Methods: Participants were randomly assigned to a 52-minute intravenous administration of ketamine (0.71 mg/kg, N=17) or the active control midazolam (0.025 mg/kg, N=23), provided during the second week of a 5-week outpatient regimen of motivational enhancement therapy. Alcohol use following the infusion was assessed with timeline followback method, with abstinence confirmed by urine ethyl glucuronide testing. A longitudinal logistic mixed-effects model was used to model daily abstinence from alcohol over the 21 days after ketamine infusion.

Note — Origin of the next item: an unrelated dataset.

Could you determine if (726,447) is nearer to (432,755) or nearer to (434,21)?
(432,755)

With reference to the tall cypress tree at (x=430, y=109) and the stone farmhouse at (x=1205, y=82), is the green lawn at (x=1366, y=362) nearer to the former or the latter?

Results: Participants (N=40) were mostly middle-aged (mean age=53 years [SD=9.8]), predominantly white (70.3%), and largely employed (71.8%) and consumed an average of five drinks per day prior to entering the study. Ketamine significantly increased the likelihood of abstinence, delayed the time to relapse, and reduced the likelihood of heavy drinking days compared with midazolam. Infusions were well tolerated, with no participants removed from the study as a result of adverse events.

Conclusions: A single ketamine infusion was found to improve measures of drinking in persons with alcohol dependence engaged in motivational enhancement therapy. These preliminary data suggest new directions in integrated pharmacotherapy-behavioral treatments for alcohol use disorder. Further research is needed to replicate these promising results in a larger sample.”

Authors: Elias Dakwar, Frances Levin, Carl L. Hart, Cale Basaraba, Jean Choi, Martina Pavlicova & Edward V. Nunes

Summary

Pathological alcohol use leads to 3.8% of all deaths globally, and 1% of the gross national product in developed countries. Most affected individuals are not in treatment.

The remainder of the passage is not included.